##### Provided data
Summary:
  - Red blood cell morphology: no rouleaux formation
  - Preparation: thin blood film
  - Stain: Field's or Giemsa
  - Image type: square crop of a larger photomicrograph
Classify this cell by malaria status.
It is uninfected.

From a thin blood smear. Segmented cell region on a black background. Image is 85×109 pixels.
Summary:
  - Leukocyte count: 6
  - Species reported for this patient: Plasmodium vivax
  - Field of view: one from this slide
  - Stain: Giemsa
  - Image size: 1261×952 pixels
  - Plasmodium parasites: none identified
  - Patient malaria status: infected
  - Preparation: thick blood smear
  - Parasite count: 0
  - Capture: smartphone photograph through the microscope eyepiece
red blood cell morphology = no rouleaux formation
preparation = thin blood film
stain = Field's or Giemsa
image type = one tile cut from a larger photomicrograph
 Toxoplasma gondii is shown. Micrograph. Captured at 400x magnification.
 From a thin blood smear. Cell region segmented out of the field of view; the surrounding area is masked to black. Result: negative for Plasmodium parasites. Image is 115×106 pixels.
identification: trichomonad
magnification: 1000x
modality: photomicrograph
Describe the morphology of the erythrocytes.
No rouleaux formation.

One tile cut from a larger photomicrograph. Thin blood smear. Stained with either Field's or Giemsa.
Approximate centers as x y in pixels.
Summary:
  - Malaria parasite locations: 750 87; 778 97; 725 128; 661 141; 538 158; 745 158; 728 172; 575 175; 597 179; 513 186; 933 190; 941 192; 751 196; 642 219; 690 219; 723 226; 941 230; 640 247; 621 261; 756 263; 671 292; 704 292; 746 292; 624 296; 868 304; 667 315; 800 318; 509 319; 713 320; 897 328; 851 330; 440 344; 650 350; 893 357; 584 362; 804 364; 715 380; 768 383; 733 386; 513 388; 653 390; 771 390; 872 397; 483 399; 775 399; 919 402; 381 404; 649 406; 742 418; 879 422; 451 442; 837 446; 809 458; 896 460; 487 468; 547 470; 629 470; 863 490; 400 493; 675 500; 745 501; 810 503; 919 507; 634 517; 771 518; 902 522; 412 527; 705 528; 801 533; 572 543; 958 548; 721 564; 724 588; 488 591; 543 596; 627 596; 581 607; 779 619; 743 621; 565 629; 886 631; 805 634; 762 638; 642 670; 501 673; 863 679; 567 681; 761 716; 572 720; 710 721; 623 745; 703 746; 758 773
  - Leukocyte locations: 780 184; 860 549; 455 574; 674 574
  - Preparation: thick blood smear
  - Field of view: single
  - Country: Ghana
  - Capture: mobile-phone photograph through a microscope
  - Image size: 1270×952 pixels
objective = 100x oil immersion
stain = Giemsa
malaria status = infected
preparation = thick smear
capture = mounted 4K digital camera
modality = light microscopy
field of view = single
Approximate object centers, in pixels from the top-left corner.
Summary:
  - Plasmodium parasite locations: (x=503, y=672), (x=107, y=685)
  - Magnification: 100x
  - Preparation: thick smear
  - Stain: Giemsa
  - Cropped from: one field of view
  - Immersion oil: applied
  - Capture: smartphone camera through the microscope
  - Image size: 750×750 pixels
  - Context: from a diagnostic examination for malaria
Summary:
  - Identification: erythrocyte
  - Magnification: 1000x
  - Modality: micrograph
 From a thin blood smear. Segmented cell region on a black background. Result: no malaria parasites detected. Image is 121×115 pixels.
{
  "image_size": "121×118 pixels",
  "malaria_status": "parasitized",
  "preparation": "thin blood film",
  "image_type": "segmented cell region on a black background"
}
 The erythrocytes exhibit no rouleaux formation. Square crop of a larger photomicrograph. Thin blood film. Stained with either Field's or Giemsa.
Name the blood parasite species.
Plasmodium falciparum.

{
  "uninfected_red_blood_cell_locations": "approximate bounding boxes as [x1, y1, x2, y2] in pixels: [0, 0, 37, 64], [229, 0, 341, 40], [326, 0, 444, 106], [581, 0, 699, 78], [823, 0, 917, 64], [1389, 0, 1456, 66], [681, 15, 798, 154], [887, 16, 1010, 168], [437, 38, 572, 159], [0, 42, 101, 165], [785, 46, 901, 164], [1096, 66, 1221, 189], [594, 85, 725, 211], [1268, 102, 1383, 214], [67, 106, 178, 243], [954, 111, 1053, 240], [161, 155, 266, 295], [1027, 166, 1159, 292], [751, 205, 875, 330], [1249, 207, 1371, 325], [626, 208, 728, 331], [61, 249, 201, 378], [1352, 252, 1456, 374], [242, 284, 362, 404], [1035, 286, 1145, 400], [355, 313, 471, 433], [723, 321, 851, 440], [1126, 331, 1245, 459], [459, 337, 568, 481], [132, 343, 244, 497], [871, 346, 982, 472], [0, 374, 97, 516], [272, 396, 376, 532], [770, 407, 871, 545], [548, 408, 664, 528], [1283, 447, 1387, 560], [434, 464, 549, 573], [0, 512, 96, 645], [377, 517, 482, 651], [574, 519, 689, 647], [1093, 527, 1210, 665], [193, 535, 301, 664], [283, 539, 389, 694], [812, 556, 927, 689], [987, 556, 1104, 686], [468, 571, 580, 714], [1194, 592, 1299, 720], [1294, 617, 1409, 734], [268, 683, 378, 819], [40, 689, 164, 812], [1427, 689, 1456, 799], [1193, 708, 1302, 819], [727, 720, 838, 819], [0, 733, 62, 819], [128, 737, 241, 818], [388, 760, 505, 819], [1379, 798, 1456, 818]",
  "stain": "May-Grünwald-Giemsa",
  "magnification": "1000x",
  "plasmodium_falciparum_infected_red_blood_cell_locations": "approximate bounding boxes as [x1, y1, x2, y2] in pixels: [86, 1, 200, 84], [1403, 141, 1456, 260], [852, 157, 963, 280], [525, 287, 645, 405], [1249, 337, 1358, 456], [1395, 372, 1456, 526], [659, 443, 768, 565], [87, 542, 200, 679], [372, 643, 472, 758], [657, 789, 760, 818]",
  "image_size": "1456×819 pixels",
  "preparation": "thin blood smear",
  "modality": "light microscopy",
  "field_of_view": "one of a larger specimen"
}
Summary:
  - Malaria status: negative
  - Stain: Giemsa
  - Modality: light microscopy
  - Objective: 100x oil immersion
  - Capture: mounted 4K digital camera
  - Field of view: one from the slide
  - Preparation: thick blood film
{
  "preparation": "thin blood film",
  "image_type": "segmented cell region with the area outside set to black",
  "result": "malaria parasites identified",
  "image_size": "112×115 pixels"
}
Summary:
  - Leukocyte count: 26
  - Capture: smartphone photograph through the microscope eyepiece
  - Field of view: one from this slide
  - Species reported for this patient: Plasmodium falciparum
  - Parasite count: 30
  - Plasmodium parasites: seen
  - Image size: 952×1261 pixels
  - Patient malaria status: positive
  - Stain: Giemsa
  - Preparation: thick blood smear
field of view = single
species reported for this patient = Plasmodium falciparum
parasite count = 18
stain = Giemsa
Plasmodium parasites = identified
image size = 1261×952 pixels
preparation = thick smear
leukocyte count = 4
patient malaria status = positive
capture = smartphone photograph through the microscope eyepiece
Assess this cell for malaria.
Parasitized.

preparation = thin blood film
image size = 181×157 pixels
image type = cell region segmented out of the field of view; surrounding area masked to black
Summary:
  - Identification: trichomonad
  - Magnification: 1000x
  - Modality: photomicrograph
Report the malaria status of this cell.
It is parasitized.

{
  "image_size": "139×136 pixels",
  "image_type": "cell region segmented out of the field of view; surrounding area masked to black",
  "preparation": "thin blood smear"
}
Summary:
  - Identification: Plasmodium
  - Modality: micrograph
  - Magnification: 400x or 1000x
##########
Instructions to follow
Only a number is wanted here: how many lines of the material contain the string "Stained".

Completed task
2